No podía perder más tiempo. Aprovechando que lo había dejado sin posibilidades de defenderse, le quité la ropa, le vestí con mi sucia y rota camisa, le arrastré hacia la pared y cerré los grilletes en torno a sus tobillos y muñecas. Él soltar débiles lamentos mientras yo me vestía con sus ricos ropajes de estilo árabe (que, por suerte, estaban limpios y casi hasta perfumados; el siglo XXI me ha acostumbrado a la higiene y no hay mañana en que no me tire un buen caldero de agua por la cabeza, al menos si encuentro agua y leña para calentarla). Desde luego, él era mucho más repugnante que sus hábitos. Y así, con la cabeza baja y el turbante ocultando mi pelo, amparada en la oscuridad y confiando en que ninguno de los soldados de la guardia se diera cuenta de que la ropa me iba un par o tres tallas grande o advirtiera algún atributo femenino asomando por ahí, me dirigí a la puerta del castillo, saludé y salí tranquilamente, rogando a los dioses paganos en los que no creo por el bienestar de la joven que me había salvado y prometiéndome que volvería a buscarla; de momento, ella estaba a salvo: sabía que toda la culpabilidad de mi huida recaería en Gustaf.

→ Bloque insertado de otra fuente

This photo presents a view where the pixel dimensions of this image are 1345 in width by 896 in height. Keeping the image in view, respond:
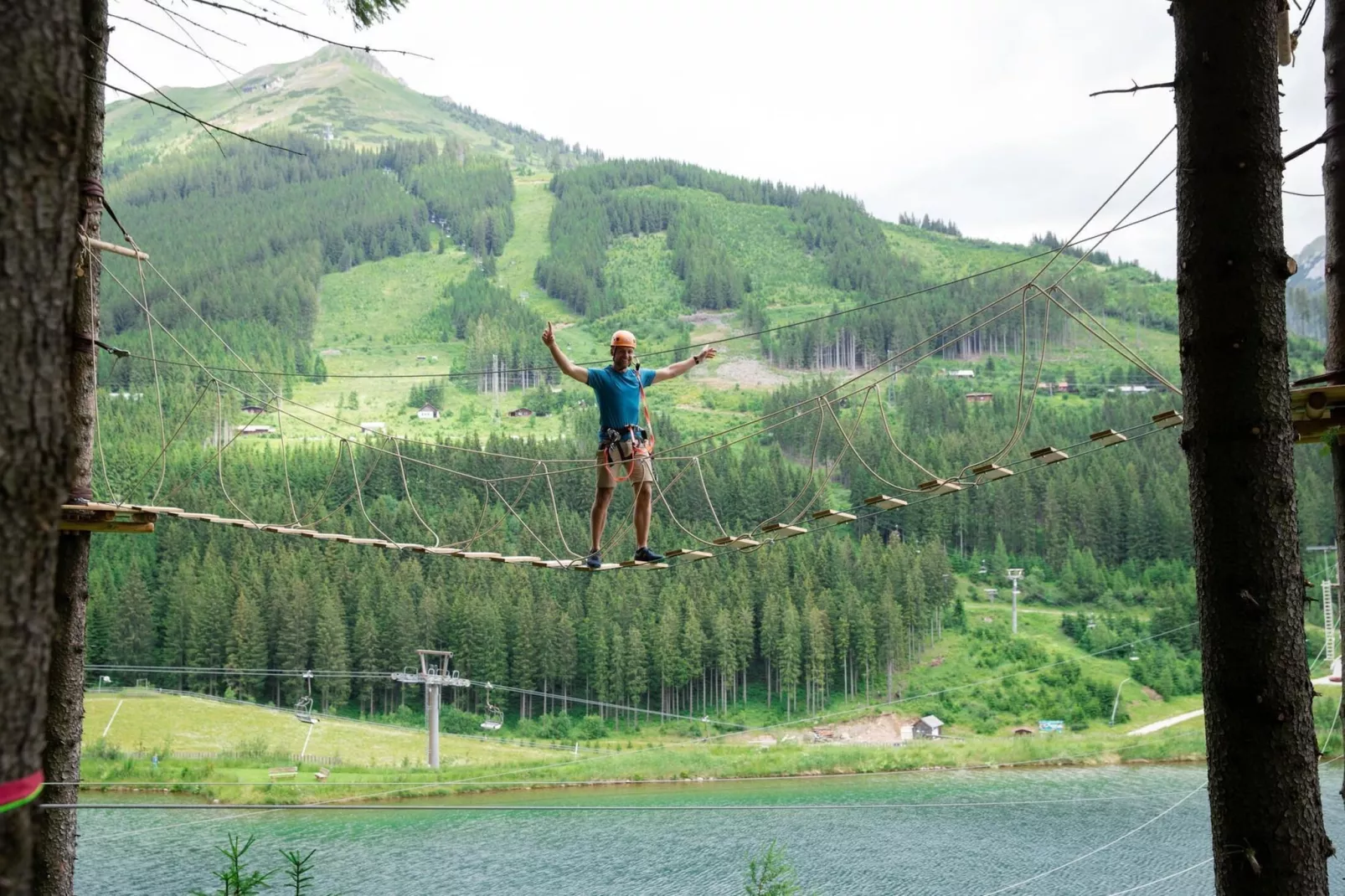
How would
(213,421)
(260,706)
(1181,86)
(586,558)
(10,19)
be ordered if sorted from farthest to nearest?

De pronto, me hallé en las calles de Damasco, rodeadas por el desierto cercano cuyo aroma se me presenta como una llamada a la aventura. Sobre la sugerente y acogedora urbe medieval, bella y sensual como el juego de luz y brillos de los diamantes y fuerte como la voluntad de luchar sin descanso, no tan diferente a las del siglo XXI, se me superponen otras imágenes; las salvajes instantáneas de otras ciudades cercanas, Homs y Alepo, víctimas de bombardeos y atentados con armas modernas en una guerra tan absurda como todas donde aunque algunos creyeran luchar por la libertad, solo iban derecho a una tiranía mayor, y ni siquiera más solapada. Nada merece ese precio, nada, y menos que si se ha subvertido la rebeldía de un pueblo en aras a unos intereses foráneos muy distintos. Tenía que volver al maldito siglo XXI, volver e intentar evitar, con las escasa armas de las que disponía, que se perpetuara la lógica de la guerra intervencionista, en Siria, Irán o donde fuera, ahora que los imperialistas, tras manipularnos con su crisis, se creen fuertes para emprender acciones para las que no se habían sentido preparados antes, a pesar de sus enormes deseos.

Y, sin embargo, algo me empujaba a quedarme allí. Para advertir a mi loco amigo de que la baratija a la que había echado el guante era considerada algo capital para mucha gente; sí, a aquel descerebrado que no sabía meterse en líos sin arrastrarme a mí a ellos, por cuya culpa había estado a punto de sufrir “algo peor que la muerte”, y que por si fuera poco andaba por ahí holgando con las huríes del paraíso de Alá mientras yo tenía que renunciar a nobles y hermosos caballeros por ir a buscarle. Malditos intereses particulares, por estúpidos que sean siempre acaban oponiéndose al bien común.